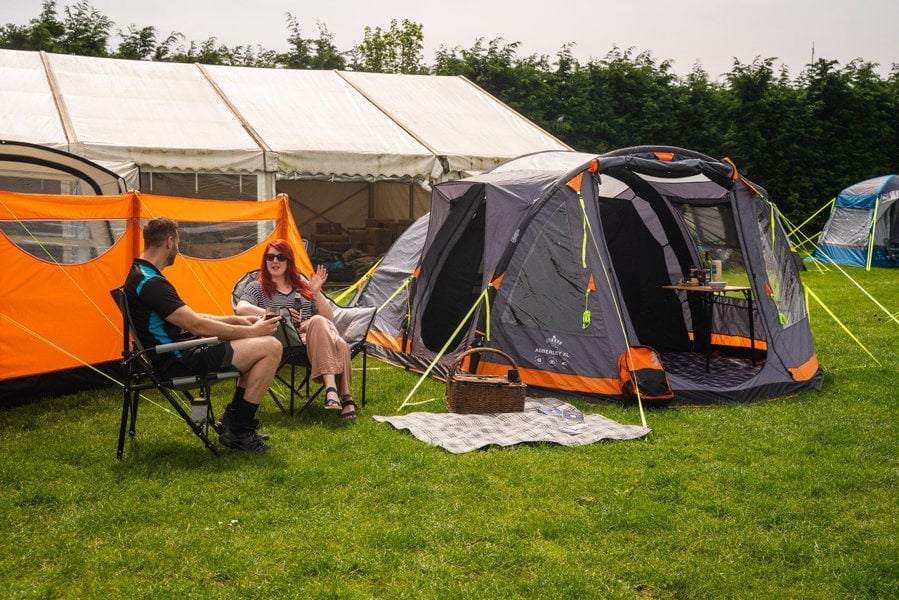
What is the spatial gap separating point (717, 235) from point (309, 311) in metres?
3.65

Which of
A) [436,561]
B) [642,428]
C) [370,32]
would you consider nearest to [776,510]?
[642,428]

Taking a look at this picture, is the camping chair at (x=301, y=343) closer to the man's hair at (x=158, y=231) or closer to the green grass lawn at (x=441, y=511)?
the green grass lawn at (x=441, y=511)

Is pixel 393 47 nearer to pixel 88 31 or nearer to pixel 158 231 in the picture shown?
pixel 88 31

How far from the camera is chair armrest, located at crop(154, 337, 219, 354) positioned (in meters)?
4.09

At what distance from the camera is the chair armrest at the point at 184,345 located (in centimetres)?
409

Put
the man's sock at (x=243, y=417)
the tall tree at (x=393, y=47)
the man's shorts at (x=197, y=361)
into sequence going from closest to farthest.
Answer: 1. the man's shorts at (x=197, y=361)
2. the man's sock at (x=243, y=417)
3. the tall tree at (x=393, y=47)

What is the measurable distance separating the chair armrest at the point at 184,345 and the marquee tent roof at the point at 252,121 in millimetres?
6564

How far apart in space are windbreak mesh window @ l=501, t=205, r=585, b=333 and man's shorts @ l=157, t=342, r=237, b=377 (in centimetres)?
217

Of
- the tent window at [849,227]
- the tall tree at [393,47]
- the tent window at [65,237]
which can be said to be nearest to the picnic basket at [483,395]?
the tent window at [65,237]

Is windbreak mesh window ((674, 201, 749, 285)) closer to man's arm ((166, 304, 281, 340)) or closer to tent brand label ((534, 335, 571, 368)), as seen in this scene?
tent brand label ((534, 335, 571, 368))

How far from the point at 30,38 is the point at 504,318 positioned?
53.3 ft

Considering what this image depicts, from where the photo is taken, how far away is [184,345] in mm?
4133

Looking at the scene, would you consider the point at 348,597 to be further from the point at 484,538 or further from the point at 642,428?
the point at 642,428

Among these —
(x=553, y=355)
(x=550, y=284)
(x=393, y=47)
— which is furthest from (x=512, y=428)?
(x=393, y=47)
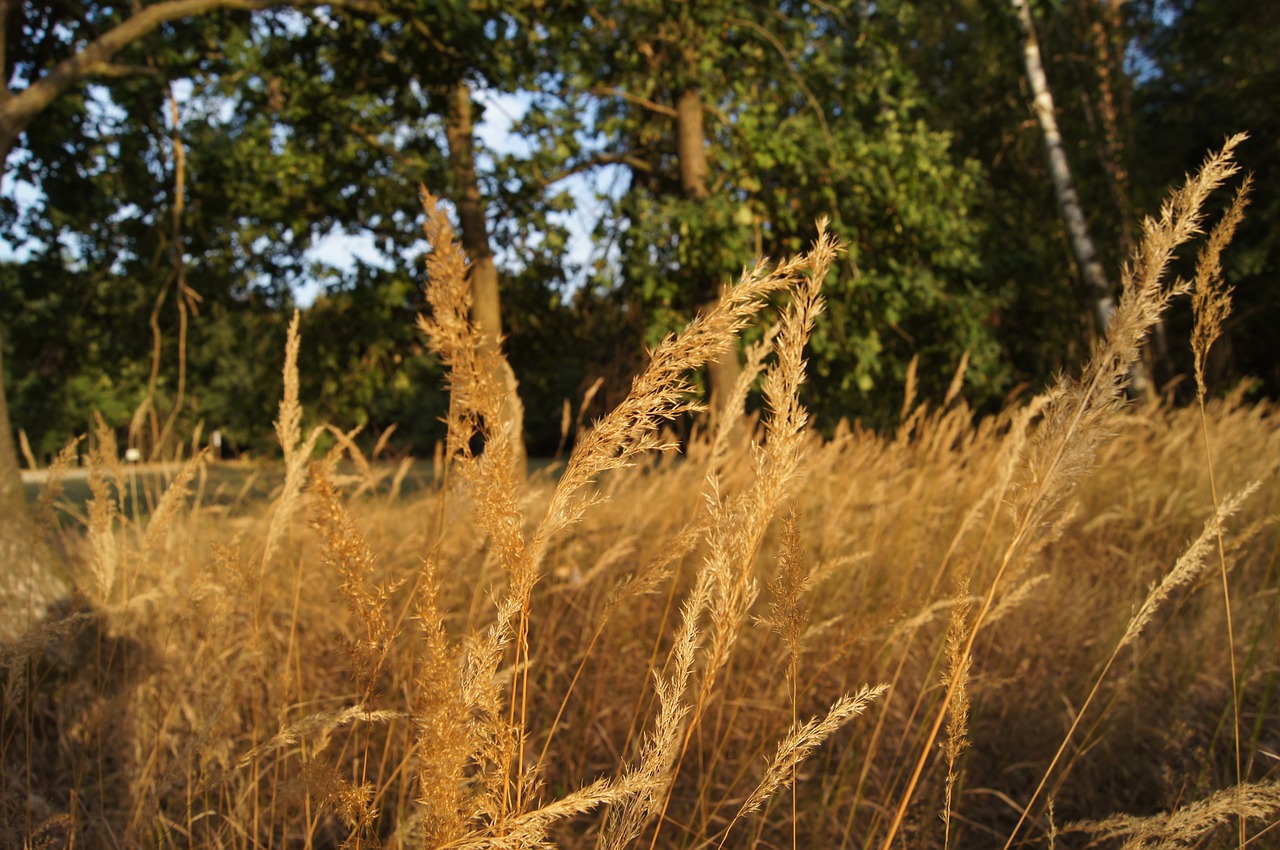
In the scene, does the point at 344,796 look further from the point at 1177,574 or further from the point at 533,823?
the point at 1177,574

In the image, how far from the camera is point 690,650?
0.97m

========================

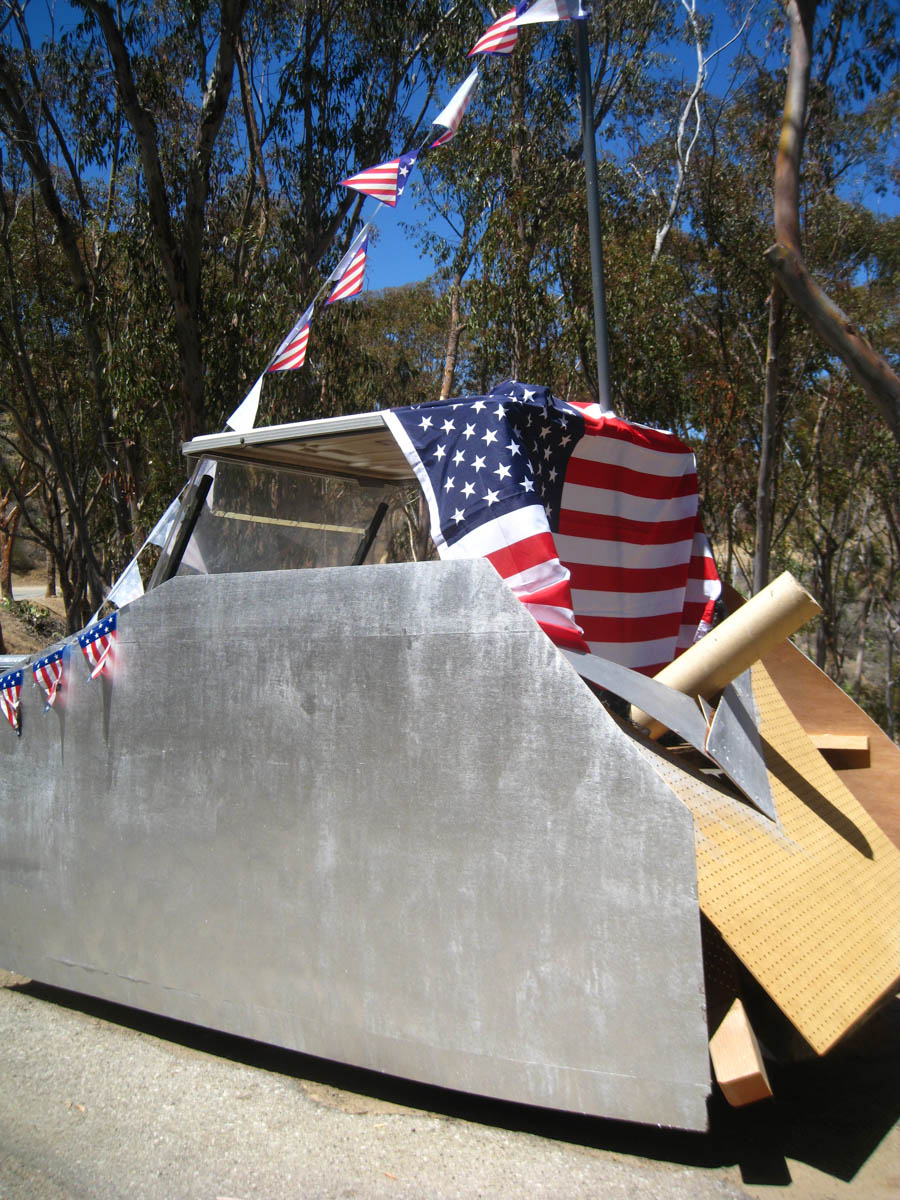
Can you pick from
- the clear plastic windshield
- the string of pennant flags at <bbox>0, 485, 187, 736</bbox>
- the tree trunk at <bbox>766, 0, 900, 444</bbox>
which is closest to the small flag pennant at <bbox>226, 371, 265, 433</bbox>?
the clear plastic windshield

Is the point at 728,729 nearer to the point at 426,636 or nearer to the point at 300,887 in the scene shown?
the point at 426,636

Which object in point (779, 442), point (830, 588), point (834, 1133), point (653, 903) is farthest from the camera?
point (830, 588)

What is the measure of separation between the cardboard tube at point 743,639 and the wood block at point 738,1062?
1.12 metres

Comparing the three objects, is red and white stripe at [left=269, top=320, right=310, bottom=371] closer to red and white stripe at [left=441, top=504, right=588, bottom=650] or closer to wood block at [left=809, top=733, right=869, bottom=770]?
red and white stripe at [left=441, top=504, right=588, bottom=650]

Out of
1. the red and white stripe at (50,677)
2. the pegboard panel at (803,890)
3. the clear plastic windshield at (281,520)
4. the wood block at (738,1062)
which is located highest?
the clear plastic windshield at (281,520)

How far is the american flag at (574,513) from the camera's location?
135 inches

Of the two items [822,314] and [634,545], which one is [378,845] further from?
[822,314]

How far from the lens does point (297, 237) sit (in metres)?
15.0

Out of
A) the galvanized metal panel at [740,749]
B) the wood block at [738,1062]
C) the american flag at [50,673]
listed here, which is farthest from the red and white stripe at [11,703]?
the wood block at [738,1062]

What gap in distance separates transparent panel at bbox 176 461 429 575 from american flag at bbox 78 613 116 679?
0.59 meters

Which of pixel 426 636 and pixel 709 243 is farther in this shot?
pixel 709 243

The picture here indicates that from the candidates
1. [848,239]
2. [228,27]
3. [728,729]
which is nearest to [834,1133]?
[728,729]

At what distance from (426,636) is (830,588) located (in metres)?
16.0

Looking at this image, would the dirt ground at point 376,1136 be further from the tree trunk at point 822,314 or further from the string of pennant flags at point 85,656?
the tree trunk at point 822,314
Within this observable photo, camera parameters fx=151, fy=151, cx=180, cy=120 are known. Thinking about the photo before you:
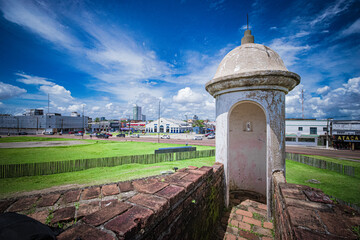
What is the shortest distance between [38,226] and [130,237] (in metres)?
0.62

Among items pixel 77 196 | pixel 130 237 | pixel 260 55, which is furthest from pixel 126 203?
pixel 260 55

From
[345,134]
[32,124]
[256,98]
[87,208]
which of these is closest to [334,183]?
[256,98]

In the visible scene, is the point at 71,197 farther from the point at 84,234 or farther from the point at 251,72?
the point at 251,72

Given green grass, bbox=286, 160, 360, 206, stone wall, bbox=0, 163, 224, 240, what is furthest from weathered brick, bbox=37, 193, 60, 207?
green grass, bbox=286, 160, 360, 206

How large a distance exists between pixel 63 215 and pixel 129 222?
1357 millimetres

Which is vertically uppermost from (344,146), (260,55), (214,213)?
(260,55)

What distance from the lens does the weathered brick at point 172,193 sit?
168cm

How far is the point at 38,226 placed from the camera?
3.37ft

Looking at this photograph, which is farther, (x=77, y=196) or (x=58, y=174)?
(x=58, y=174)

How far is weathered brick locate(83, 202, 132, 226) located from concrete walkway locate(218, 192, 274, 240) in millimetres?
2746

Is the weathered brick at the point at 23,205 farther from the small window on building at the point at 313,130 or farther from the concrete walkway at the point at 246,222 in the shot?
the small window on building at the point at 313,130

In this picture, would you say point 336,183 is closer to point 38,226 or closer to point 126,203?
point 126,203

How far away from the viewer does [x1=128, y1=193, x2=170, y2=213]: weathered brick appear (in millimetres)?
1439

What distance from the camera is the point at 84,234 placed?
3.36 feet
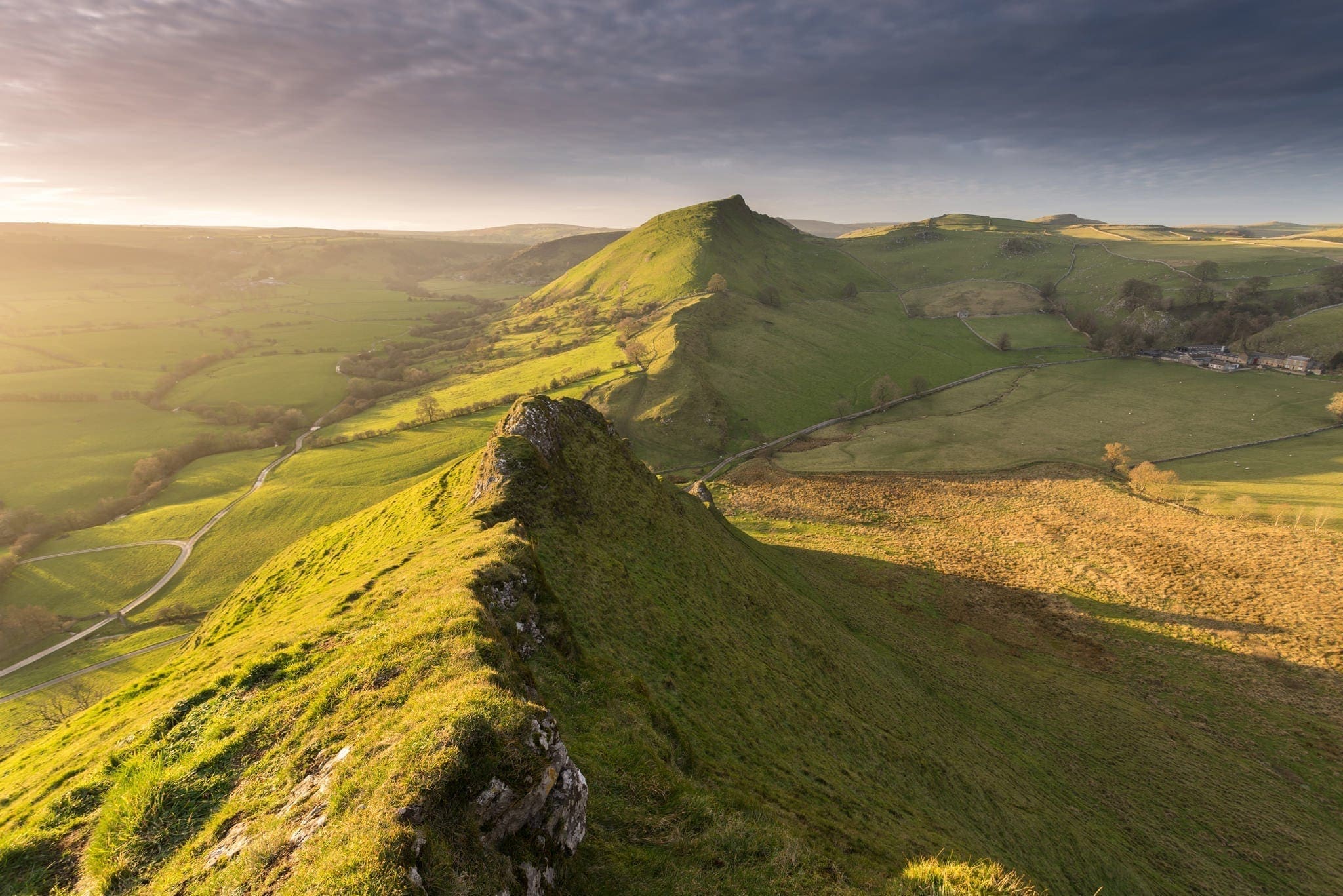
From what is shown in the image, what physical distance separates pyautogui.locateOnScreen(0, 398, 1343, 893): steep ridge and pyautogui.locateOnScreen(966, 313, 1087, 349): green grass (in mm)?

========================

# Prompt
Copy out the lines of the listing word for word, starting at the line containing "What is the spatial" and ending at the line containing "3. the tall tree at (x=393, y=47)", with both of those lines included.

# Right answer
What is the spatial gap separating point (717, 235) from point (309, 311) in metres?
3.65

Which of
A) [436,561]
B) [642,428]
C) [370,32]
would you consider nearest to [776,510]?
[642,428]

Taking a look at this picture, is the camping chair at (x=301, y=343) closer to the man's hair at (x=158, y=231) or closer to the green grass lawn at (x=441, y=511)?
the green grass lawn at (x=441, y=511)

Is pixel 393 47 nearer to pixel 88 31 or nearer to pixel 158 231 in the picture shown?
pixel 88 31

How far from the camera is chair armrest, located at crop(154, 337, 219, 354) positioned (in meters)?
4.09

At what distance from the camera is the chair armrest at the point at 184,345 located (in centimetres)?
409

Put
the man's sock at (x=243, y=417)
the tall tree at (x=393, y=47)
the man's shorts at (x=197, y=361)
into sequence going from closest to farthest.
Answer: 1. the man's shorts at (x=197, y=361)
2. the man's sock at (x=243, y=417)
3. the tall tree at (x=393, y=47)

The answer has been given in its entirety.